_TASK INSTRUCTIONS_
From the line with "Among all options" through the final line, please write out the listing exactly, including both of those lines.

+++ SUPPLIED INFORMATION +++

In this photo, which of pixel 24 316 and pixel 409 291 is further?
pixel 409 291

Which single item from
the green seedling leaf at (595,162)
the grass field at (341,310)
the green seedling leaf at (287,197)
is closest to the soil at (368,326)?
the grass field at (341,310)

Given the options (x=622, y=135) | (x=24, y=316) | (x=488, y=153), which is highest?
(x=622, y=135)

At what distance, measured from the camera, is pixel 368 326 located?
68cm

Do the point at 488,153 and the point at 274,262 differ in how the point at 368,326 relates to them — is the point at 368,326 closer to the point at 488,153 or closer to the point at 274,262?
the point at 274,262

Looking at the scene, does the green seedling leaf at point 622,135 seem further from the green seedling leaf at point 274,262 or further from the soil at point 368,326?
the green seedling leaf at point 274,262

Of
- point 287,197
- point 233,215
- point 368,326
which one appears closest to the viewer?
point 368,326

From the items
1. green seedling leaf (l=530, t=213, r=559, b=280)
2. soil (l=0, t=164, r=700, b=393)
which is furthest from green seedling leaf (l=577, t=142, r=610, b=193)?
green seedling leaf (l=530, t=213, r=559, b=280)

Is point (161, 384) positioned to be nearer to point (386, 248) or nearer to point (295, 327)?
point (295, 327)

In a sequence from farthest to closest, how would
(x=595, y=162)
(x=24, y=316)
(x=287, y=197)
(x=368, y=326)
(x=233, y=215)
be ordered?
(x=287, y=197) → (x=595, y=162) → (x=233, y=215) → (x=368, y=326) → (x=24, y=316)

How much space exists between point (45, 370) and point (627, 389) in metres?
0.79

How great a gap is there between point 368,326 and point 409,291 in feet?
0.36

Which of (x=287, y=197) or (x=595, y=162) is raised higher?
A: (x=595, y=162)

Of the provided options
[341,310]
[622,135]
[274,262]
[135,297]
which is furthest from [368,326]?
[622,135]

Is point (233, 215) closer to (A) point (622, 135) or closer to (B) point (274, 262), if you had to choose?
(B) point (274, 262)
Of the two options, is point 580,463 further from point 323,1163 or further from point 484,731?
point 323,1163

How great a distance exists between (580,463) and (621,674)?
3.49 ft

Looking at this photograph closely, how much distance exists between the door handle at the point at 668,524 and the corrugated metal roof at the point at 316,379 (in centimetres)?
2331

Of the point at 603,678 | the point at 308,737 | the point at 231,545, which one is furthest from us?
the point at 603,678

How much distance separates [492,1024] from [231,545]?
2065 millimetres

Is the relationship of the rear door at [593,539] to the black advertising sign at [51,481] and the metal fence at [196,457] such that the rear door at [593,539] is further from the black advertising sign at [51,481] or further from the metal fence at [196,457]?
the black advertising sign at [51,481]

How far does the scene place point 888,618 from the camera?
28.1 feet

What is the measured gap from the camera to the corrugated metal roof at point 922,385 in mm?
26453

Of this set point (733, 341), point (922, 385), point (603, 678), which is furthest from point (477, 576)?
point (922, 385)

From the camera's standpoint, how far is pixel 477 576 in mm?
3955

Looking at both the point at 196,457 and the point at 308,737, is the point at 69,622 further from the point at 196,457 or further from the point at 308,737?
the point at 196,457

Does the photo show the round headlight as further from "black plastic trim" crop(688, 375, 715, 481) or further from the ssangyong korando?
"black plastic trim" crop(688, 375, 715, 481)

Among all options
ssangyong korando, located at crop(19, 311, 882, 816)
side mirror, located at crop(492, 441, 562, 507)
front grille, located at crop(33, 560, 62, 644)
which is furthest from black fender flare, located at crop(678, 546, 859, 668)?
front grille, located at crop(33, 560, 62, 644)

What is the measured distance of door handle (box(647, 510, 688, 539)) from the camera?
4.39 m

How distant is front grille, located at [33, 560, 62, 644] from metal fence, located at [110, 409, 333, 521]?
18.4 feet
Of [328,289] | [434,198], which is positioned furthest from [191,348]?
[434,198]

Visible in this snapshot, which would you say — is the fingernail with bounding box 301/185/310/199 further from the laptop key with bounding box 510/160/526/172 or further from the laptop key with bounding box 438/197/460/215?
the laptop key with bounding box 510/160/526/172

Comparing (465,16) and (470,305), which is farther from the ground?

+++

_FINAL ANSWER_
Among all options
ssangyong korando, located at crop(19, 311, 882, 816)
side mirror, located at crop(492, 441, 562, 507)
front grille, located at crop(33, 560, 62, 644)
which is furthest from black fender flare, located at crop(678, 546, 859, 668)?
front grille, located at crop(33, 560, 62, 644)

What is the measured distance of door handle (box(647, 510, 688, 539)) from the camera?
4.39 m

How distant is front grille, located at [33, 560, 62, 644] from metal fence, located at [110, 409, 333, 521]?
18.4 feet
Of [328,289] | [434,198], which is positioned furthest from [191,348]?
[434,198]

Visible in this snapshot, which would you say — is the fingernail with bounding box 301/185/310/199 further from the laptop key with bounding box 510/160/526/172 or further from the laptop key with bounding box 438/197/460/215?
the laptop key with bounding box 510/160/526/172

Comparing (465,16) and (470,305), which is farther from the ground?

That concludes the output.